EBIvariation / vcf-validator

Validation suite for Variant Call Format (VCF) files, implemented using C++11
Apache License 2.0
129 stars 39 forks source link

Star character in vcf headers #211

Closed V-Catherine closed 1 year ago

V-Catherine commented 3 years ago

Hello, Following a discussion we had with Sigve Nakken on vcf validation (cf. https://github.com/sigven/pcgr/issues/124), I would suggest to allow the star (*) character in the vcf headers as these are by default in HLA contig names when working with hg38. Here is an example of the lines that are in vcf files headers generated by mutect2:

contig=

Thanks, Best regards, Catherine

ttbek commented 2 years ago

The VCFv4.3 spec states the following:


"Contig names follow the same rules as the SAM format’s reference sequence names: they may contain any printable
ASCII characters in the range [!-~] apart from ‘\ , "‘’ () [] {} <>’ and may not start with ‘*’ or ‘=’. Thus they
match the following regular expression:
[0-9A-Za-z!#$%&+./:;?@^_|~-][0-9A-Za-z!#$%&*+./:;=?@^_|~-]*
In particular, excluding commas facilitates parsing ##contig lines, and excluding the characters ‘<>[]’ and initial ‘*’
avoids clashes with symbolic alleles. The contig names must not use a reserved symbolic allele name."

In other words, "HLA-DRB1*15:01:01:04" should be a valid ID because while it has a '*', it does not start with a '*'. I'm a bit surprised that they have this bug as the spec gives the regular expression to validate with right there. Maybe this was different in older versions of the spec? Or maybe the validator uses a method other than regular expression matching to try and be more efficient.

I'm not very familiar with vcf-validator, I was just browsing to see if there was a good way to validate bcf files and came across this in the search results, and I habitually check outstanding issues on code before using it.
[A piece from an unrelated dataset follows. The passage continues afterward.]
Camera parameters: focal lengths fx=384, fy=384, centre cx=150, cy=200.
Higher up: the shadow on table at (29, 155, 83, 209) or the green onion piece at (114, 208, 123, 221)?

The VCFv4.3 spec can be found here: https://samtools.github.io/hts-specs/VCFv4.3.pdf

ttbek commented 2 years ago

You might want to check the version of your VCF file, as I mentioned, this may be different in older versions, as was apparently the case for '_', see https://github.com/EBIvariation/vcf-validator/issues/207 That underscore isn't allowed in v4.2 FORMAT IDs is a bit subtle, you need to catch the mid paragraph "First a FORMAT field is given specifying the data types and order (colon-separated alphanumeric String)." and mentally register that 'alphanumeric' excludes underscore. My statements that this INFO ID is valid are contingent on the use of the current version, v4.3. The version should be the very first line of the header.